Riffing on this David Brooks column on British politics, Peter Suderman critiques Cameronism here; Reihan responds here and here. I would add one observation: For American conservatives looking across the pond for inspiration, what's at stake in the current - and perhaps temporary - Tory renaissance has less to do with policy specifics (the shape of U.S. politics more or less ensures that any revived American Right will have to be simultaneously more libertarian and more socially-conservative than Cameron's Tories) than with the broader question of whether Anglo-American conservatives can successfully govern a welfare-state society in an era that isn't characterized by profound, late-Seventies-style disillusionment with the administrative state.
American liberals, of course, like to claim that the answer is no, and George W. Bush's two terms have provided a great deal of grist for their argument. Moreover, there's a sense in which the liberal "conservatives can't govern" meme dovetails with the oft-heard right-wing insistence that what the Republican Party needs post-Bush is ideological retrenchment, with a purer government-cutting and tax-slashing gospel replacing compassionate conservatism and its attendant heresies. The would-be retrenchers, of course, tend to insist that their favored course will lead the Republican Party to quickly regain the position it enjoyed in the Reagan era and the Gingrich moment, which strikes me as a fantasy - not least because where taxes and spending are concerned, the public mood circa 2008 is nothing like the public mood circa 1980 or even 1994. But beneath the fantasy you can see the glimmerings of a reasonably principled and consistent point of view, in which the American Right's mission is to play Dr. No on domestic policy (even if doing so consigns conservatives to the minority), while waiting for moments when liberalism massively overreaches - and then leveraging these moments into as much government-cutting as possible.
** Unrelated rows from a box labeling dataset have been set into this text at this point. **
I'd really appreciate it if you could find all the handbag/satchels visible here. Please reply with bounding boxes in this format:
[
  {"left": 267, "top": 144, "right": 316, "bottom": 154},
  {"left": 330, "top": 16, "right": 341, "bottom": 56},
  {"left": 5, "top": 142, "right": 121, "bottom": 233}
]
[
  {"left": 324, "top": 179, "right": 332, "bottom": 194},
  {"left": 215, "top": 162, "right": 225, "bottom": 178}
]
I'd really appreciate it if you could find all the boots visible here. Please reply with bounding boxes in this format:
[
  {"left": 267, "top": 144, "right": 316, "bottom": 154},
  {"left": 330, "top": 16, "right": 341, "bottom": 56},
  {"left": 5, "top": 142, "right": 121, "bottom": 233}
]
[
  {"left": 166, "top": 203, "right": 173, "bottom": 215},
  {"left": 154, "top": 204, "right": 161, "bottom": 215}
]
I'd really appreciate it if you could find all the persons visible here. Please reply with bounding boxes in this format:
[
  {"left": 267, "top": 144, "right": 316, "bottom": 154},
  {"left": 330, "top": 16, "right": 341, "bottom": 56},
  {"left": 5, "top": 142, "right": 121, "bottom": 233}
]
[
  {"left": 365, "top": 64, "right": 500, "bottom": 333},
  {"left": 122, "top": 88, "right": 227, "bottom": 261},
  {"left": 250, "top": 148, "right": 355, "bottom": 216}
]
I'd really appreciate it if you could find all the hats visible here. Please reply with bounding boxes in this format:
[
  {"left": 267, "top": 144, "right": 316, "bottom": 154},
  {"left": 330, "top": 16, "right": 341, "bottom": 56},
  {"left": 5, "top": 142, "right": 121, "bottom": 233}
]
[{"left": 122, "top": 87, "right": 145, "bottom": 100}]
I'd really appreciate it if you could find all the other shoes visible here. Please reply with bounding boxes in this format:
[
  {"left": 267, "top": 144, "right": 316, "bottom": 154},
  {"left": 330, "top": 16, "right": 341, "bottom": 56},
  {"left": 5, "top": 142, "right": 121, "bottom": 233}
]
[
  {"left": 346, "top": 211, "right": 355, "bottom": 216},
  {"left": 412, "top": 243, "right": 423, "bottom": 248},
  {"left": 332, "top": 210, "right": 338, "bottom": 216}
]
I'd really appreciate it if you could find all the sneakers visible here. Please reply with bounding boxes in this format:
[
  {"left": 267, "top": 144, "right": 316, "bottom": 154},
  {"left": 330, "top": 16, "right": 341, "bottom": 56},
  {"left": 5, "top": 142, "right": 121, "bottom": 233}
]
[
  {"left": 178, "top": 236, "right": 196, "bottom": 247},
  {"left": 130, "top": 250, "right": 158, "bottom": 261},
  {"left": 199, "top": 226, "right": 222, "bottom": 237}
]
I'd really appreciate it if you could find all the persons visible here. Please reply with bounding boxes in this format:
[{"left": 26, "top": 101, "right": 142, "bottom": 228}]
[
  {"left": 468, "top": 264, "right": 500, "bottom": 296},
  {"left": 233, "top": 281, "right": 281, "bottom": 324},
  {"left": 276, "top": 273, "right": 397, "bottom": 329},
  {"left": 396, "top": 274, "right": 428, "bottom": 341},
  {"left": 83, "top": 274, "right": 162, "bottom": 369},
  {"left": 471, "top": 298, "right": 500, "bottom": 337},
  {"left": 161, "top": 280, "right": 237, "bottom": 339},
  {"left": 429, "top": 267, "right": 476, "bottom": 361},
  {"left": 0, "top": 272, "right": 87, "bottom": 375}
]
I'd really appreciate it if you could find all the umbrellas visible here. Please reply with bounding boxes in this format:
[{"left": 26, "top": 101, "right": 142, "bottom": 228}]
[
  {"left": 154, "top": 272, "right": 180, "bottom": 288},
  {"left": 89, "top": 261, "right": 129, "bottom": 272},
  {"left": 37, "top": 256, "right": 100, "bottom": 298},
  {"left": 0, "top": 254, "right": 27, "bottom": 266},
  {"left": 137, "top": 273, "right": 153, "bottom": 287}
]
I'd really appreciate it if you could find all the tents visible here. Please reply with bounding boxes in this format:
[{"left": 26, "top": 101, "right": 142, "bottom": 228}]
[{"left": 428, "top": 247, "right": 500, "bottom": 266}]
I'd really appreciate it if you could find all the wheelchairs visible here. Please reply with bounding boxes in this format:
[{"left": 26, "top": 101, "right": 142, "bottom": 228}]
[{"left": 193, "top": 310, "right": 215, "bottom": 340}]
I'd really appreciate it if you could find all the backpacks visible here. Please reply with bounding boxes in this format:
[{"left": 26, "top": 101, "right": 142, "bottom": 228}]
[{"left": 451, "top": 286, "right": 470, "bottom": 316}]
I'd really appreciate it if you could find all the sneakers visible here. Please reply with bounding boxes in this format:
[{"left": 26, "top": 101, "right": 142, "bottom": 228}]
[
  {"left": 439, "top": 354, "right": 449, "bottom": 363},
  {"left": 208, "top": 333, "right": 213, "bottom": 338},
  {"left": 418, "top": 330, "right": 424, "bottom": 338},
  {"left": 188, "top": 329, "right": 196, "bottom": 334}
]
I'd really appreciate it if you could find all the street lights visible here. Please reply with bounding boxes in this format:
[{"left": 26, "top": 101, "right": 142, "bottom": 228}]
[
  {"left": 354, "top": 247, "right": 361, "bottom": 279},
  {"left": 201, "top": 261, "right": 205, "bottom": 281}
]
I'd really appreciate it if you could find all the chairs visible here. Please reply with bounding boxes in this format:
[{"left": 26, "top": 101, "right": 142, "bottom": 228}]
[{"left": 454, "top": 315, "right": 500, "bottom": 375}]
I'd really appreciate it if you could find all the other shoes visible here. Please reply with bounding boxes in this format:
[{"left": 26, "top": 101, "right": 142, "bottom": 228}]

This is a vision of what conservatism ought to stand for that Alan Wolfe and Grover Norquist can shake hands over, with the former saying "you can't run the government" and the latter saying "yes, and we don't want to - so watch your back!" Meanwhile, those of who have rather different aspirations for the American center-right are left to watch events in the old country with interest, whatever we think about the wisdom of government mandated in-home health visitors.